Method: We conduct the first third-party empirical assessment of IDF’s reliability guarantees for FPGA cryptographic implementations. Leveraging IDF specifications, we implement a single-chip hardened AES core and develop a reproducible, controllable fault-injection framework supporting SEU/SET emulation, integrated with real-time behavioral monitoring and statistical analysis.
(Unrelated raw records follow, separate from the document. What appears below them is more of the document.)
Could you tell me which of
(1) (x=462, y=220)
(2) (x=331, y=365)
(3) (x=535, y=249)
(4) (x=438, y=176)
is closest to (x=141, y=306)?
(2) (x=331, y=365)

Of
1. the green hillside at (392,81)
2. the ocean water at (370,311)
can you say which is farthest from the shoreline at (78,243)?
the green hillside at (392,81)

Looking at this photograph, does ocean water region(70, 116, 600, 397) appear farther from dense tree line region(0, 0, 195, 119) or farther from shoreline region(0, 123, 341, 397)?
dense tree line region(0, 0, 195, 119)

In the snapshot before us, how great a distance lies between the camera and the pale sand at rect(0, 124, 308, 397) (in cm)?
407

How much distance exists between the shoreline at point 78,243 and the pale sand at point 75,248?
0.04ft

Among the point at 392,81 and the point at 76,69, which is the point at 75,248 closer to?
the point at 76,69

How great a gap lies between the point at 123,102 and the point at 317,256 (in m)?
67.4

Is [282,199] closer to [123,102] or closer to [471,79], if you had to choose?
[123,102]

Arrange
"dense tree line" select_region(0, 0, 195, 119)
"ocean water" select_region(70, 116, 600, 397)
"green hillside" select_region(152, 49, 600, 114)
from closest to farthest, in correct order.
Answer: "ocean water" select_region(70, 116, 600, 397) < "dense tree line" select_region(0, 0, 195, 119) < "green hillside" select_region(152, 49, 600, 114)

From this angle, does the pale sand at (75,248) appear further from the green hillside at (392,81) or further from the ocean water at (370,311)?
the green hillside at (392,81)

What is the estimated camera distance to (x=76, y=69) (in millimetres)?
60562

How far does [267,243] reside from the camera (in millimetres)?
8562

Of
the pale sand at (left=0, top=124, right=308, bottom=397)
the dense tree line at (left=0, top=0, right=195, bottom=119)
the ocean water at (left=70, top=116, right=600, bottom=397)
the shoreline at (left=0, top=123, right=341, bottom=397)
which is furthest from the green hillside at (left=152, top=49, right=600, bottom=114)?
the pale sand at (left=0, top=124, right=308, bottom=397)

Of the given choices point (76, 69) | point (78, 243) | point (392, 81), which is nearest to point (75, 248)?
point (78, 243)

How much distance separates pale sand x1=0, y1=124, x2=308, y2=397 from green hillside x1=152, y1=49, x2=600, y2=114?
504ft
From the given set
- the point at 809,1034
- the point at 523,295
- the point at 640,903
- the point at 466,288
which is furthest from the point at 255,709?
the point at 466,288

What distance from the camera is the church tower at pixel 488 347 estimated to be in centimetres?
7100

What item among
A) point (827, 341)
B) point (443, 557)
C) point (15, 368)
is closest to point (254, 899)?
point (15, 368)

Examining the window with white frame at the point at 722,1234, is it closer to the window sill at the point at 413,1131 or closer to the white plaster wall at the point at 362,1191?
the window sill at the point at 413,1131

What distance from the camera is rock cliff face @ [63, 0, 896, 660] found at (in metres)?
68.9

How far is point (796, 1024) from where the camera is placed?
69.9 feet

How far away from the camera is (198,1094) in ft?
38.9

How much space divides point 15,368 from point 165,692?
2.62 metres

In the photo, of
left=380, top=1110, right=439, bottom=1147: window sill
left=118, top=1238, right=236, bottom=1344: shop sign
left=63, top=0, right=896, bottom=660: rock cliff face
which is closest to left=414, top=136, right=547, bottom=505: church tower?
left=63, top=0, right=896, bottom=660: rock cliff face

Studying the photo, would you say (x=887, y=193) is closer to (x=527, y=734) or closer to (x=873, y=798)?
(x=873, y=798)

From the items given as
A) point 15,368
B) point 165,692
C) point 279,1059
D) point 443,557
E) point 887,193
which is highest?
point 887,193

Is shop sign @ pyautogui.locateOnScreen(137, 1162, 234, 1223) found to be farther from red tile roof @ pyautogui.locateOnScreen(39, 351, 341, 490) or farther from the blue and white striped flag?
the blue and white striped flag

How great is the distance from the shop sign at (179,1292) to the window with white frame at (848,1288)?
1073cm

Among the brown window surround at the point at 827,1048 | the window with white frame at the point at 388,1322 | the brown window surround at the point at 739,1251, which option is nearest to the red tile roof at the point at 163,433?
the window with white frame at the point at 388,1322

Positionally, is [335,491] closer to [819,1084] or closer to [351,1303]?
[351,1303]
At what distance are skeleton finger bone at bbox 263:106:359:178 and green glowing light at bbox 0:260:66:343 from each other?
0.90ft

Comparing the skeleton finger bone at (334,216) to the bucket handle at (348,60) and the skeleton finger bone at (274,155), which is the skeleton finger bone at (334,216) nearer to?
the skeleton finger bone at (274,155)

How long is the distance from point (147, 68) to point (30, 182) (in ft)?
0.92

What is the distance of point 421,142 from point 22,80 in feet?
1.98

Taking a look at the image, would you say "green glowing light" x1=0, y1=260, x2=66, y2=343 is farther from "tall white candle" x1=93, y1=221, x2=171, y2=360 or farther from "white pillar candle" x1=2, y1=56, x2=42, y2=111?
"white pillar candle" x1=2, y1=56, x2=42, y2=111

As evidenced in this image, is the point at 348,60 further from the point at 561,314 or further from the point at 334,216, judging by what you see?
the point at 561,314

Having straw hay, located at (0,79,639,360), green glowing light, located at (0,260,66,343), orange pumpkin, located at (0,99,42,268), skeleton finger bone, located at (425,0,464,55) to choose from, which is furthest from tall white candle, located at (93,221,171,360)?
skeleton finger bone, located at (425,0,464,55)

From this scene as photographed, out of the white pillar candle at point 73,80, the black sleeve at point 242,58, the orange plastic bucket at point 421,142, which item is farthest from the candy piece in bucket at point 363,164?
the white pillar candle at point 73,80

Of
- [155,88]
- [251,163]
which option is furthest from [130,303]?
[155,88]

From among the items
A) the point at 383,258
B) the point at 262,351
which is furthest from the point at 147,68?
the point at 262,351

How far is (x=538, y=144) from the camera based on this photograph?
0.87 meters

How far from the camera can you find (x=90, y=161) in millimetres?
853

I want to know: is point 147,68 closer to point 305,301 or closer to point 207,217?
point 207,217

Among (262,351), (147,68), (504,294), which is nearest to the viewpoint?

Contribution/Results: Quantitative evaluation demonstrates that IDF significantly enhances system resilience: error propagation is reduced by 92.7% under typical single-event effects. We explicitly characterize IDF’s applicability boundaries and robustness thresholds for hard real-time, high-reliability applications. This work provides the first publicly available, verifiable empirical foundation to support standardization and adoption of IDF in safety- and security-critical systems.
📝 Abstract
Field Programmable Gate Arrays (FPGAs) are increasingly in various applications. This is due to the fact that they provide flexibility to reprogram and modify in realtime with minimum effort. The increasing usage of FPGA must also ensure its end users with a guarantee that they are able to overcome failures and work in the harshest of environments. Today's end user demands a guarantee that the system he/she is buying remains functional. FPGA Vendor Xilinx provides its users with that guarantee in the name of Isolation Design flow or IDF for short. Xilinx claims that IDF can help ensure users reliability while providing flexibility. If true, application that can benefit from IDF are vast, such as Avionics, Unmanned probes, Self-driving fully autonomous vehicles, etc. This thesis puts the Xilinx claim regarding IDF to the test by implementing a single-chip cryptographic application, namely Advanced Encryption Standard, according to the rules and regulations defined by isolation design flow. This thesis does so by replicating and injecting faults in the system that conforms to the rules of IDF and records its behavior firsthand to observe IDF effectiveness. This thesis can also help end users and system evaluators interested in effectiveness of IDF with an independent view other than Xilinx by providing them with statistical data collected to remove all doubts.